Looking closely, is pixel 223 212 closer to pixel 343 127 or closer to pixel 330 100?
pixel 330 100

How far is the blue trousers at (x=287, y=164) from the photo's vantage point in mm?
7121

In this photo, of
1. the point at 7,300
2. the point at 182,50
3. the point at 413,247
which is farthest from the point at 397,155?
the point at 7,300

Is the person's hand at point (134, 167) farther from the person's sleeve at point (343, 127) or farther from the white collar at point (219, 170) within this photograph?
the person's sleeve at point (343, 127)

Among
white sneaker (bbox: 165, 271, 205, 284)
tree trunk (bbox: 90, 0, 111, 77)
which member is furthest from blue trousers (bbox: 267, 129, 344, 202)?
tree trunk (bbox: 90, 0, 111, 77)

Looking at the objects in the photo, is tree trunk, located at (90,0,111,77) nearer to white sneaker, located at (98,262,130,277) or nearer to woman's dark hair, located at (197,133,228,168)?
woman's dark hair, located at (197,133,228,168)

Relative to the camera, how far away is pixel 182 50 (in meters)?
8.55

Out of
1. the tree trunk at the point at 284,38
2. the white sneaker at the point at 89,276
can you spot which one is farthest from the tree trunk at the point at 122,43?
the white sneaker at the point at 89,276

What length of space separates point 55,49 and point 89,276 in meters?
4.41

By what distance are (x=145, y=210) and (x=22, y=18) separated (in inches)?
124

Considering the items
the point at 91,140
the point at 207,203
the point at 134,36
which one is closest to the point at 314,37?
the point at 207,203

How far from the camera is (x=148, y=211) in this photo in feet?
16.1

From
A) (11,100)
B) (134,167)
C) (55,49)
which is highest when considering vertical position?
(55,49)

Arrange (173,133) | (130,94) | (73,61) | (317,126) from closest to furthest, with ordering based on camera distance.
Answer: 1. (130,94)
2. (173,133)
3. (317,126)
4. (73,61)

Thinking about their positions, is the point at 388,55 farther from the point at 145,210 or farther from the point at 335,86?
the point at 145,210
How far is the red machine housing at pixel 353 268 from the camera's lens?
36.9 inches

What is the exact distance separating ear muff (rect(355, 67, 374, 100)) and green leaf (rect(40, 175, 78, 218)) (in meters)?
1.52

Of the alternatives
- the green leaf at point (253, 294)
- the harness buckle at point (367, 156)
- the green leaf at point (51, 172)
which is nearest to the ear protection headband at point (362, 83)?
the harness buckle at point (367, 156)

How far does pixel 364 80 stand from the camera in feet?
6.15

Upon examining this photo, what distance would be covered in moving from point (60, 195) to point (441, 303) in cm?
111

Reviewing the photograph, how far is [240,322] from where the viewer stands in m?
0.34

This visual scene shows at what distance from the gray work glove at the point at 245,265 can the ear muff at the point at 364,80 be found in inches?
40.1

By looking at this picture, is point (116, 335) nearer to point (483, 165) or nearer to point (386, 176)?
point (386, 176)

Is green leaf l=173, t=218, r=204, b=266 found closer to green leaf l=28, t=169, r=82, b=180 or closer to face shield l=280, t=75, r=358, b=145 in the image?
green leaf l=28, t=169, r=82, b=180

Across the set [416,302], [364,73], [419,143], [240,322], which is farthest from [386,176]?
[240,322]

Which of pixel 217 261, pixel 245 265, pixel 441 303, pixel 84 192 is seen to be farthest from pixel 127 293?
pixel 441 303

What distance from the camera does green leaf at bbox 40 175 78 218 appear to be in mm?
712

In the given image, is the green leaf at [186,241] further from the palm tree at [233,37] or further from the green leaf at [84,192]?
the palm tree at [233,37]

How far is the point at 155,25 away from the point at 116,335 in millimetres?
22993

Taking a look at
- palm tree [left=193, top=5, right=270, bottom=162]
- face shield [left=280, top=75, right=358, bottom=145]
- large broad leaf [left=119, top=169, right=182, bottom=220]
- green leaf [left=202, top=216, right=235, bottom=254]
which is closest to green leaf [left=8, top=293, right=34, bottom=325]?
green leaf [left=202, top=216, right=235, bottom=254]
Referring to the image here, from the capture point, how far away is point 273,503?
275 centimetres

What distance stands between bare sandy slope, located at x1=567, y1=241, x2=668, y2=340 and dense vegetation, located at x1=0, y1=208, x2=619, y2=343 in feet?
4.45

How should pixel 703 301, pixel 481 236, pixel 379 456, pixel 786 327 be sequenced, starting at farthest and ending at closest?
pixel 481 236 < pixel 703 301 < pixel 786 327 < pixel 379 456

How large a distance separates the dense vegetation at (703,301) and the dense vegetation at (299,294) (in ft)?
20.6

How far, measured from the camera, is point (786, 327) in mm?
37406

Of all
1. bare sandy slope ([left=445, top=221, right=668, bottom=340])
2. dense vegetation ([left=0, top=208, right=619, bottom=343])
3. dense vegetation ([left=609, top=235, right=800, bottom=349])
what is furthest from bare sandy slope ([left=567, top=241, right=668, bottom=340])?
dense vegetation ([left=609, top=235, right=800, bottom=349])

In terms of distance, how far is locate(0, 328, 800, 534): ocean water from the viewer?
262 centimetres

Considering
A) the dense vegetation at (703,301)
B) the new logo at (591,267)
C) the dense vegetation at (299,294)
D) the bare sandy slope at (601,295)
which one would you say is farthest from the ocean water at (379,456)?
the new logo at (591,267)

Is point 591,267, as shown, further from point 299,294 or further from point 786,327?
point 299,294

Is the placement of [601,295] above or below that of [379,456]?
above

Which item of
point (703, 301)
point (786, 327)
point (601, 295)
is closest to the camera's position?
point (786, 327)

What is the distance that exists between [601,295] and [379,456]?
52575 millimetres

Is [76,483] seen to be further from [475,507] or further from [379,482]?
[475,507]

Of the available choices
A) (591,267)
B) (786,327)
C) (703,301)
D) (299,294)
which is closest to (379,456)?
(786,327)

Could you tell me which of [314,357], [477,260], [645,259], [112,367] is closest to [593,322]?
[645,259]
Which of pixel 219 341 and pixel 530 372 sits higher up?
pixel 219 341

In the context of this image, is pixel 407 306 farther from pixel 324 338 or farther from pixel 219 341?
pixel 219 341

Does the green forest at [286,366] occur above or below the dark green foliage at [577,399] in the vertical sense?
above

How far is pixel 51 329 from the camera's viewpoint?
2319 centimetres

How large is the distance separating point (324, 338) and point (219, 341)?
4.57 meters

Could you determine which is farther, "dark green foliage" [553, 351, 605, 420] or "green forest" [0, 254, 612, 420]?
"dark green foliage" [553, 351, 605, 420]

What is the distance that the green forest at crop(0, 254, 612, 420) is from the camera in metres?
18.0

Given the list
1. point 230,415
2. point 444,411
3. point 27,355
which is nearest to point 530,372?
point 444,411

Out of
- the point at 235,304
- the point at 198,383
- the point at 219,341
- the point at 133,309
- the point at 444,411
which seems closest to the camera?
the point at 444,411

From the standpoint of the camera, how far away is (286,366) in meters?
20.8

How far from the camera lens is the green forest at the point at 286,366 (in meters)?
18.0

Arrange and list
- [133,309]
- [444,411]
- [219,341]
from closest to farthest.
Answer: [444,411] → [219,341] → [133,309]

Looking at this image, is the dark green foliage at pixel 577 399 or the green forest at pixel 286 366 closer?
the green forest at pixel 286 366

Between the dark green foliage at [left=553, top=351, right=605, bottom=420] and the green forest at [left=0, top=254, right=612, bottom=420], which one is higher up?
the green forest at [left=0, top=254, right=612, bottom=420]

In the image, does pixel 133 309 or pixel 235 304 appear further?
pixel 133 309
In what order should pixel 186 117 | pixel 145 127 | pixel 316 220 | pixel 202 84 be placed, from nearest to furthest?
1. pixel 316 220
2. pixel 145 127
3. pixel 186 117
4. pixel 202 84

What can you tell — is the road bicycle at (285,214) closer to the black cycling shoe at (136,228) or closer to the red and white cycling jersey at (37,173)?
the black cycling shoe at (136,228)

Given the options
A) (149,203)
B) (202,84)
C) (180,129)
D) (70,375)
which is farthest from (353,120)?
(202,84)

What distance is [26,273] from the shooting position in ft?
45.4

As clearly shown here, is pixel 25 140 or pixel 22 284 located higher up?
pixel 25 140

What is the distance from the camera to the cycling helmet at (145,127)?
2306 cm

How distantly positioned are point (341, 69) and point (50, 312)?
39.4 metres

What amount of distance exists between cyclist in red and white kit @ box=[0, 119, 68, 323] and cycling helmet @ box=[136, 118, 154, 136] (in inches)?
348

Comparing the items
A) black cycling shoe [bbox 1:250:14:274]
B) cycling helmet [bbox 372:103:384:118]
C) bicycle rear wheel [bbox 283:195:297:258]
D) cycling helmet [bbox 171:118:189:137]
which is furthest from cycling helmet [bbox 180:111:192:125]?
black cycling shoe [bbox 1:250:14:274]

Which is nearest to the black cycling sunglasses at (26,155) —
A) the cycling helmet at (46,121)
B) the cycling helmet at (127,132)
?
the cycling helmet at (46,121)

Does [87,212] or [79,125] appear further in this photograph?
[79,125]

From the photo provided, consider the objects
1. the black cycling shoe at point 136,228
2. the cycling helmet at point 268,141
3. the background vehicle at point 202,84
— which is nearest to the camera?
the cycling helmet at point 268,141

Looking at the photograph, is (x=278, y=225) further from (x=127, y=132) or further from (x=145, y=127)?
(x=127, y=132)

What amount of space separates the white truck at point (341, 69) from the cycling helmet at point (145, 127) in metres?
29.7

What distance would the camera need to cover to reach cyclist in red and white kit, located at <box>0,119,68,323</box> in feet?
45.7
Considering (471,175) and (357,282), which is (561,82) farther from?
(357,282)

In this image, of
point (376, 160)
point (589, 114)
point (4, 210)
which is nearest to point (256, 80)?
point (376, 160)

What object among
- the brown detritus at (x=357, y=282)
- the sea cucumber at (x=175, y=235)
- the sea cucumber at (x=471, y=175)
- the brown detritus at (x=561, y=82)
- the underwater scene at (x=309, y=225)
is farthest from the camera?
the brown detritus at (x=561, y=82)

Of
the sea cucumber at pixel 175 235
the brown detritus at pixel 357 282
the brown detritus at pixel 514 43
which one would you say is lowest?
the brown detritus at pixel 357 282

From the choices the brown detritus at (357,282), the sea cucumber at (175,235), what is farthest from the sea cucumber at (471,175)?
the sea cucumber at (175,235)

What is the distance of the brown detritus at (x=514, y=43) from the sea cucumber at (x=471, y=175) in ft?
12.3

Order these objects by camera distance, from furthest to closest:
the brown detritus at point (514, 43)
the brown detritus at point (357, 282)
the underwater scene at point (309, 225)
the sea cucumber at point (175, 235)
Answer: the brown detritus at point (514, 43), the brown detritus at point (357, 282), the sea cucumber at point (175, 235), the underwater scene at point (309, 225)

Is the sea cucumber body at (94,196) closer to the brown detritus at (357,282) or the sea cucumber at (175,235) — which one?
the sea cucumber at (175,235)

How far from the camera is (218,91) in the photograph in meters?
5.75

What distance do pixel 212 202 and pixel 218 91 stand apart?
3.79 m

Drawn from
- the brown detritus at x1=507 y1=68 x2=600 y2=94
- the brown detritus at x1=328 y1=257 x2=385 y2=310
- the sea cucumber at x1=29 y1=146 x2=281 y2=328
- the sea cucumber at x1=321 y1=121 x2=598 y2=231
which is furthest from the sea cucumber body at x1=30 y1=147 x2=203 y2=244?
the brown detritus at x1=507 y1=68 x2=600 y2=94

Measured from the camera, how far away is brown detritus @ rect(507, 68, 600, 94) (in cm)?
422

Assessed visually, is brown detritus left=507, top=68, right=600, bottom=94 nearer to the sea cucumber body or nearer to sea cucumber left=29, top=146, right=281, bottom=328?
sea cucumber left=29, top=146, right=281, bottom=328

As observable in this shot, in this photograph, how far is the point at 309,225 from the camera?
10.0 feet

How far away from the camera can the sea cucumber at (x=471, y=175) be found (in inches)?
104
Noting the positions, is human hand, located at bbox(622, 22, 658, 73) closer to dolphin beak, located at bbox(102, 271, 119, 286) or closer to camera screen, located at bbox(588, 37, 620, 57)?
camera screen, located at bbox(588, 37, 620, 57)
§ §
PROBLEM REQUIREMENTS — Pick out every line of the records above that contains the word "objects", treating uppercase and lowercase letters as distinct.

FULL RESPONSE —
Looking at the objects in the photo, is tree trunk, located at (90,0,111,77) nearer to white sneaker, located at (98,262,130,277) or nearer to woman's dark hair, located at (197,133,228,168)?
From the photo provided, consider the objects
Order these objects by camera distance, from furthest to closest:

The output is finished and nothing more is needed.